# rough play with other dogs



## DB1 (Jan 20, 2012)

When Dudley was small I was careful not to fuss him too much when he played with other dogs and he has grown up happy to play with any size dog. However now he is often the larger dog I am aware that some owners worry for their smaller dogs, as Dudley always just leaps on other dogs, he loves a good chase but often nips them as well, he bites a mouthful of bum hair or a tail and tries to hang on if they are just in front of him, I always tell owners I am happy if their dog tells him off as he needs to learn manners but very rarely does he take any notice. Is grabbing him and stopping play the only way for him to learn, would he even realise why. There have only ever been a couple of dogs that really snapped and snarled at him that have made him back off, does he just need to mix with more like that to learn? although I worry that then it would get out of hand and he could get hurt. Any suggestions? I don't worry so much about the boisterousness but his nipping.


----------



## Turi (Jun 28, 2011)

We should let our dogs meet - Saffi doesn't nip but she likes to play rough!


----------



## DONNA (Jan 7, 2011)

Records supplied -
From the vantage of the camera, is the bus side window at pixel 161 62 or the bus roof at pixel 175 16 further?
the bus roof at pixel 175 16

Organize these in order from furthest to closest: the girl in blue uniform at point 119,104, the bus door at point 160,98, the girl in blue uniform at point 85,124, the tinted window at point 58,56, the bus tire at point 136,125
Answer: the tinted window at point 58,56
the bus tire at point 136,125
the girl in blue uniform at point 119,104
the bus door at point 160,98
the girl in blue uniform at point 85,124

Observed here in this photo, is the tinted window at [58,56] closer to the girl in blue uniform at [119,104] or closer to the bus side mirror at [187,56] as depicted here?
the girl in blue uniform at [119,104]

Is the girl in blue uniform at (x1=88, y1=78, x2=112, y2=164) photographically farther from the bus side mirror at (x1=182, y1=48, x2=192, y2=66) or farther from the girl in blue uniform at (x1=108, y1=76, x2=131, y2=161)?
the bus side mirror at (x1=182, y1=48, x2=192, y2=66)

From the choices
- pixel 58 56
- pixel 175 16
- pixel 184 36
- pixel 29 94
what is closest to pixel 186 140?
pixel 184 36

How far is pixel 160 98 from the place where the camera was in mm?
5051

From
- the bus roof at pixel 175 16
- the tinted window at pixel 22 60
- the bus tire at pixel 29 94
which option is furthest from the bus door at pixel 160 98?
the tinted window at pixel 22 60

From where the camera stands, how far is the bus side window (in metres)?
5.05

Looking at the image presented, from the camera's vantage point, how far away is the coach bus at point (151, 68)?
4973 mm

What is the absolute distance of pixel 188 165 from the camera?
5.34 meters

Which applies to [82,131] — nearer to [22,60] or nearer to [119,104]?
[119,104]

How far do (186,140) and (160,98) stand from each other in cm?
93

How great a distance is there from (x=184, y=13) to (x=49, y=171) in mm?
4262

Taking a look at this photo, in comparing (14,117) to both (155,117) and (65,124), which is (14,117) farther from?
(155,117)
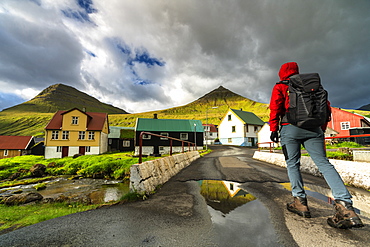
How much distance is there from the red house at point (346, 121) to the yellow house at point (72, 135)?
43.8 m

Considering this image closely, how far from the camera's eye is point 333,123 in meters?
32.8

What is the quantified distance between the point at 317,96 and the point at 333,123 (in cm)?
4033

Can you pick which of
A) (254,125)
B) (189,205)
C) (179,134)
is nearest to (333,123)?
(254,125)

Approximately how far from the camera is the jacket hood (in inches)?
119

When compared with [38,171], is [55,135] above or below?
above

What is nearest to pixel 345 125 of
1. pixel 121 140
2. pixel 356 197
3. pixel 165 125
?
pixel 165 125

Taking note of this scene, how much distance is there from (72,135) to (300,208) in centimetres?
3629

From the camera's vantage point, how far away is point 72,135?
31094 mm

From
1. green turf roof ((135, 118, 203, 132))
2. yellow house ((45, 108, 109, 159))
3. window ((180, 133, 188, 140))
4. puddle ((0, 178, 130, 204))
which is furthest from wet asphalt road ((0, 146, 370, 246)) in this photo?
yellow house ((45, 108, 109, 159))

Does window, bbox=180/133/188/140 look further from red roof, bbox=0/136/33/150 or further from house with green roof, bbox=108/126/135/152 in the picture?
red roof, bbox=0/136/33/150

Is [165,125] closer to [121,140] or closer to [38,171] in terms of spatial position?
[121,140]

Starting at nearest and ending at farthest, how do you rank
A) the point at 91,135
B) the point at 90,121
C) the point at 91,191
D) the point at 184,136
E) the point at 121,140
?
the point at 91,191
the point at 91,135
the point at 90,121
the point at 184,136
the point at 121,140

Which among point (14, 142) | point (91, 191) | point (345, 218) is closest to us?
point (345, 218)

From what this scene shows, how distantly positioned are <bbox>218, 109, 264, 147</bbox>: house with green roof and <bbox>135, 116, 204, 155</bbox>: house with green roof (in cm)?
1052
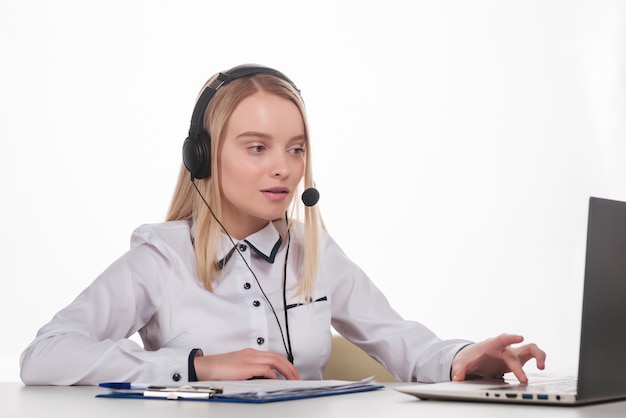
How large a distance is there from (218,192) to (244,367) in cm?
45

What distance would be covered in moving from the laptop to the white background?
2802 mm

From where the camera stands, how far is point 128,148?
3947 millimetres

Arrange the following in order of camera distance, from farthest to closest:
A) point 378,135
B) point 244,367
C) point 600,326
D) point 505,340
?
point 378,135 → point 505,340 → point 244,367 → point 600,326

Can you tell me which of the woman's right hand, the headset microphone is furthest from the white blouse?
the woman's right hand

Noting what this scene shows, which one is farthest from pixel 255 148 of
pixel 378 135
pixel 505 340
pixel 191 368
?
pixel 378 135

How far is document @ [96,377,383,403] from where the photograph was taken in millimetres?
977

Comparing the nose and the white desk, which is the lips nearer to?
the nose

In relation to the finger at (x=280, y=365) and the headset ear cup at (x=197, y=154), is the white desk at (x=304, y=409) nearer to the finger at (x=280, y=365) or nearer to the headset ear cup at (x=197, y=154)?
the finger at (x=280, y=365)

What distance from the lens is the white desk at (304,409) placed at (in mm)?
858

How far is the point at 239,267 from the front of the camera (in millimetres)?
1609

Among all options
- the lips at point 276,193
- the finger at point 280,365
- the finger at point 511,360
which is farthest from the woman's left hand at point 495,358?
the lips at point 276,193

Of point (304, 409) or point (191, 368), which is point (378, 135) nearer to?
point (191, 368)

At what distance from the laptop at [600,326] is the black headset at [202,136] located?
29.8 inches

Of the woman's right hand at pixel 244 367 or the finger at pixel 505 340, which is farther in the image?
the finger at pixel 505 340
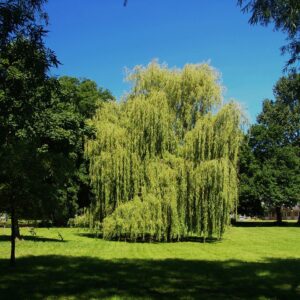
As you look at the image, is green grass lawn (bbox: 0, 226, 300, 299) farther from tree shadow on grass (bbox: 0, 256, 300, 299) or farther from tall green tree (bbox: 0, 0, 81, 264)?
tall green tree (bbox: 0, 0, 81, 264)

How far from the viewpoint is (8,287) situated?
9250 mm

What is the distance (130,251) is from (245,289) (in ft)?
31.0

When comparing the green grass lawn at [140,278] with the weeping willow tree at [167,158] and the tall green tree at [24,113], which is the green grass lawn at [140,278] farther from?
the weeping willow tree at [167,158]

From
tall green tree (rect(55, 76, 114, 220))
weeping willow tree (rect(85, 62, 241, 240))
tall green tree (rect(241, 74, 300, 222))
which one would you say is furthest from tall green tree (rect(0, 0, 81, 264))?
tall green tree (rect(241, 74, 300, 222))

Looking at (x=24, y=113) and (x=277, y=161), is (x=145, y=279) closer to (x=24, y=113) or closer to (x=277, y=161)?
(x=24, y=113)

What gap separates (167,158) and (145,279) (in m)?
13.5

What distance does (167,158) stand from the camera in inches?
943

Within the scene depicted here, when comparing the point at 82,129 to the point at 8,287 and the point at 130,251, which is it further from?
the point at 8,287

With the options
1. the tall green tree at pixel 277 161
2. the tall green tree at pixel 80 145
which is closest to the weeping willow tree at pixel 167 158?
the tall green tree at pixel 80 145

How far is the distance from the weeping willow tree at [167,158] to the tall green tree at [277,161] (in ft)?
77.9

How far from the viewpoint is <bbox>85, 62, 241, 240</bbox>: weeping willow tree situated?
23.0m

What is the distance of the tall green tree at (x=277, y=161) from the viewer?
48938 mm

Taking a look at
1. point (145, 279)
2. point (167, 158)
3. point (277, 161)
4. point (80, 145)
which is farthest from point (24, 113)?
point (277, 161)

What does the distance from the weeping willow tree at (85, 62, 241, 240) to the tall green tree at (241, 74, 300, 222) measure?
23751 mm
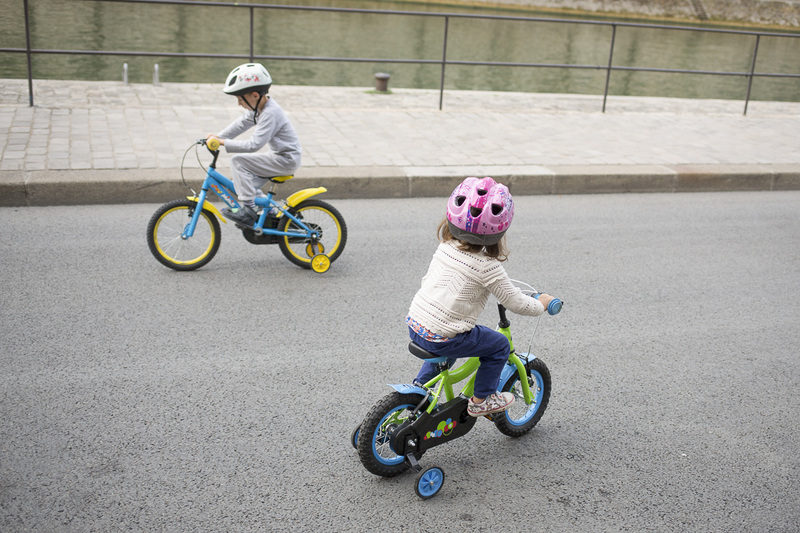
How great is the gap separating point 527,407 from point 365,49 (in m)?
22.1

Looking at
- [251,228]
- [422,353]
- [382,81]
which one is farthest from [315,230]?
[382,81]

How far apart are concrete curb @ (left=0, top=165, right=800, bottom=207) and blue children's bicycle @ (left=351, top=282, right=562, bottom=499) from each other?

Exercise instructions - Decide whether each statement below agrees with the forum thread on rough play above, answering yes or no and quoting the deciding words of the thread: (a) Dudley has grown up happy to play with dogs of any size; (b) Dudley usually takes notice when another dog tells him off; (c) Turi says that Saffi nips.

Solution -
(a) Yes: "he has grown up happy to play with any size dog"
(b) No: "very rarely does he take any notice"
(c) No: "Saffi doesn't nip but she likes to play rough!"